Municipal building in High Wycombe, Buckinghamshire, England

The Municipal Offices are located on Queen Victoria Road in High Wycombe, Buckinghamshire, England. The structure is used as the High Wycombe local area office of Buckinghamshire Council.

==History==
Since the town became a municipal borough, under the name of Chepping Wycombe, on 1 January 1836, the borough council had always held its meetings in the 18th century guildhall in the High Street, whilst the council's staff were accommodated in various rented offices around the town.
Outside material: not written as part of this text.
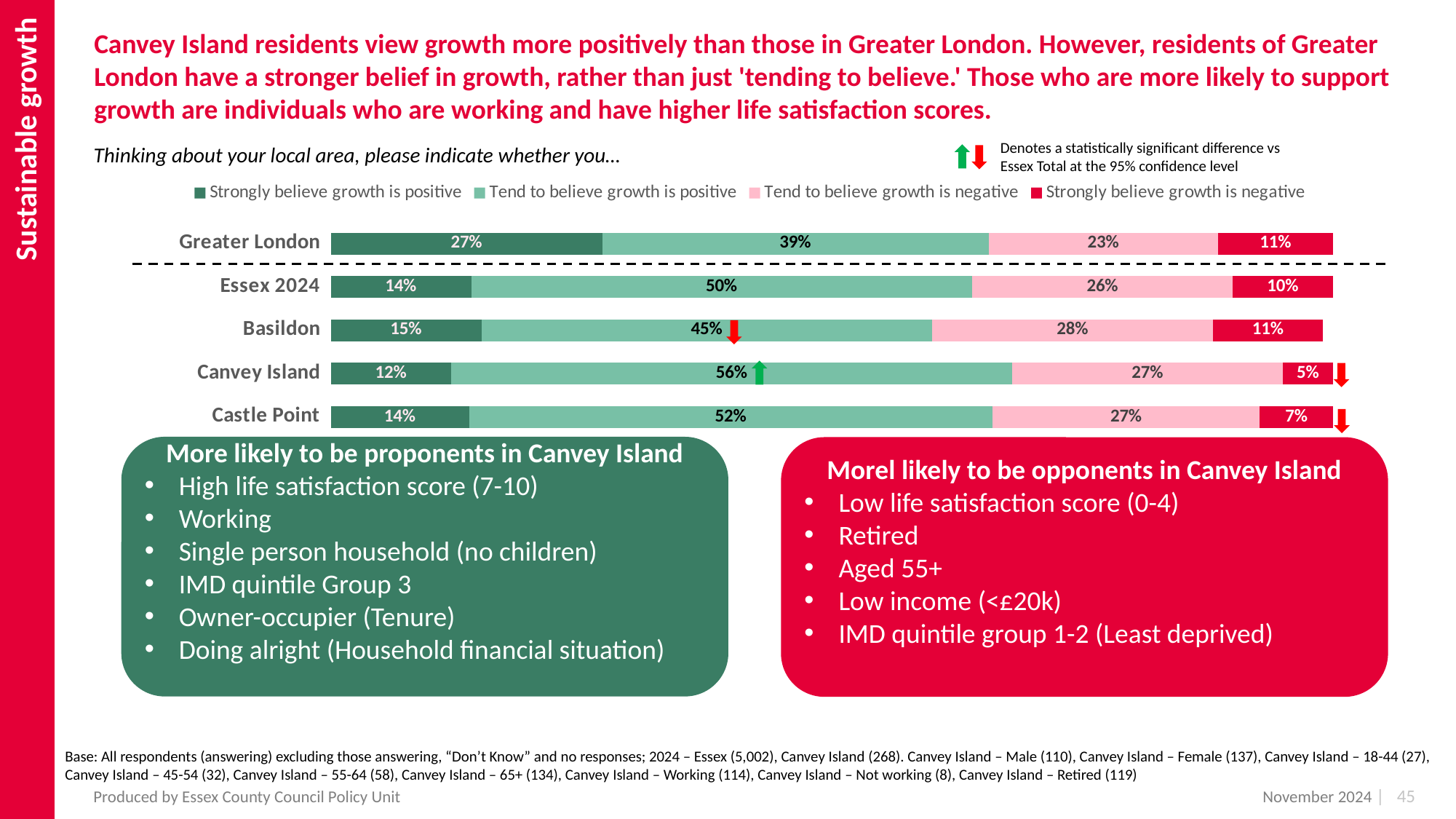
Which is larger: the 'Strongly believe growth is positive' value for Greater London or for Essex 2024? Greater London What percentage of Castle Point residents strongly believe growth is negative? 7% What do the green and red arrows next to some bars denote? A statistically significant difference vs Essex Total at the 95% confidence level What percentage of Greater London residents strongly believe growth is positive? 27% What is the difference between the 'Tend to believe growth is positive' values for Canvey Island and Greater London? 17 percentage points How many series does the legend list? 4 What percentage of Canvey Island residents tend to believe growth is positive? 56% Which area has the lowest share of residents who strongly believe growth is negative? Canvey Island What is the combined percentage of Basildon residents who strongly or tend to believe growth is positive? 60% How many areas are shown in the chart? 5 What kind of chart is shown on the slide? Stacked bar chart Which area has the highest share of residents who tend to believe growth is positive? Canvey Island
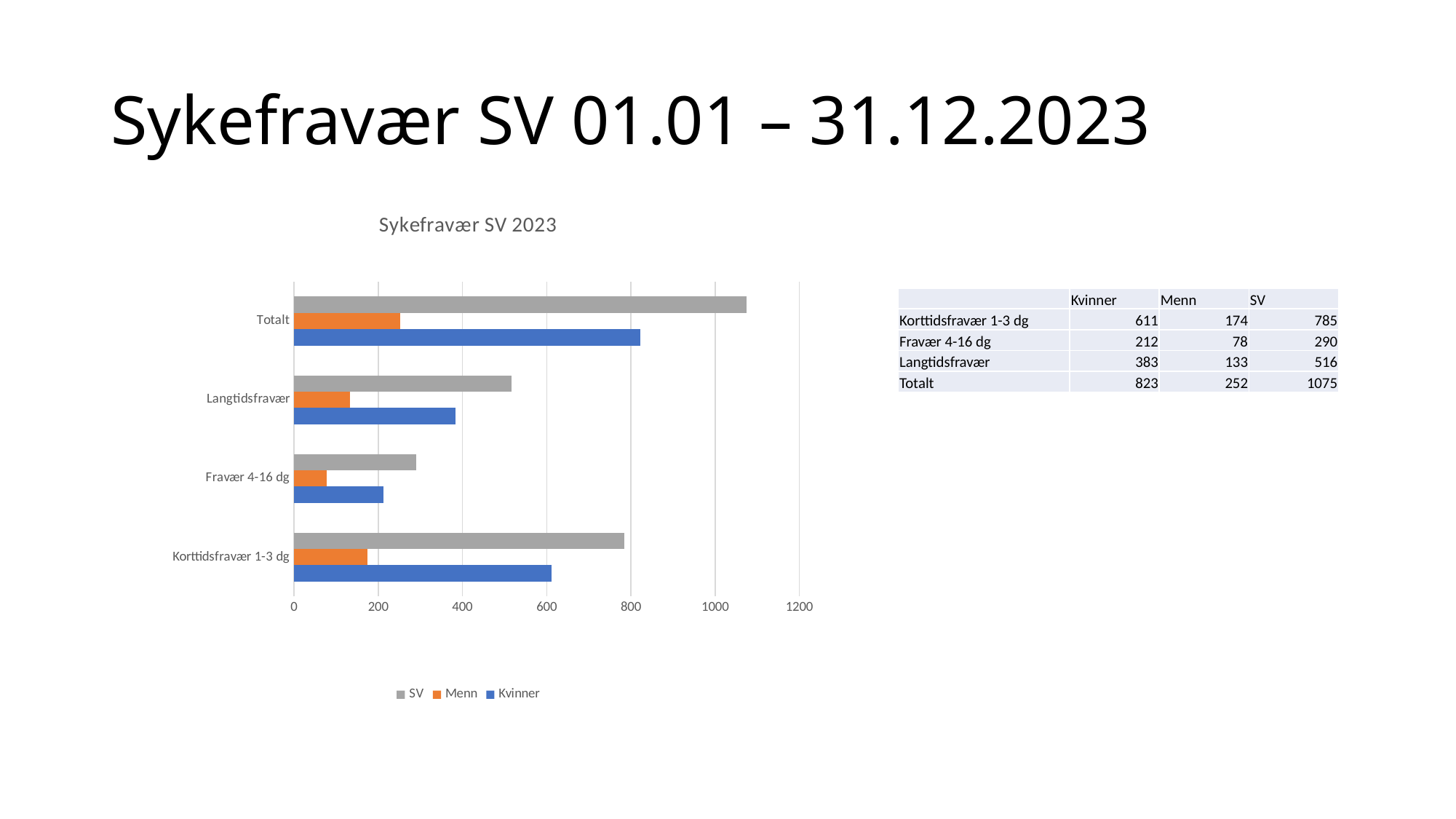
How many series does the chart legend list? 3 What is the title of the chart? Sykefravær SV 2023 Which series is shown in orange in the chart? Menn Using the table values, what is the difference between the Kvinner and Menn values for Totalt? 571 Excluding Totalt, which category has the highest SV value in the chart? Korttidsfravær 1-3 dg What type of chart is shown on the slide? bar chart Is the Kvinner bar for Langtidsfravær greater or less than 400? less According to the table on the slide, what is the Kvinner value for Korttidsfravær 1-3 dg? 611 Which category has the lowest Menn value in the chart? Fravær 4-16 dg Is the SV bar for Totalt greater or less than 1000? greater According to the table on the slide, what is the SV value for Langtidsfravær? 516 How many categories are shown on the chart's vertical axis? 4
When the council decided to proceed with building its own municipal offices and council chamber in the early 1930s, it chose not to use the site north of High Wycombe Town Hall which had been reserved for that purpose in the 1903 design for that building. Instead, it built a separate building on the opposite side of Queen Victoria Road, facing the town hall. The new building was designed by Richard Greaves Brocklehurst and Charles Cowles-Voysey in the neo-Georgian style. The foundation stone for the new building was laid on 16 May 1931 and it was officially opened on 21 June 1932, being given the name "Municipal Offices".

The design involved a symmetrical main frontage with eleven bays facing onto Queen Victoria Road. The central section of five bays, which slightly projected forward, featured a doorway with an architrave flanked by sash windows on either side; there was a full-length wrought iron balcony together with five French doors with architraves on the first floor. The wing sections featured doorways with architraves in the central bays and there were sash windows with keystones in the other bays on the ground floor and in the bays on the first floor. At roof level, each of the three sections had its own hipped roof with the central roof advanced from the wing sections. Internally, the principal room was the council chamber. The architects were awarded a bronze medal by the Royal Institute of British Architects for the design of the municipal offices.

High Wycombe Borough Council was abolished in 1974 under the Local Government Act 1972. The successor body, Wycombe District Council, used the municipal offices as its headquarters, substantially extending the building to the rear and renaming it the "District Council Offices". Following further local government reorganisation in 2020, the building became the High Wycombe local area office of Buckinghamshire Council.

In March 2026, the building was acquired by Buckinghamshire Healthcare NHS Trust with the intention of using it to deliver local care.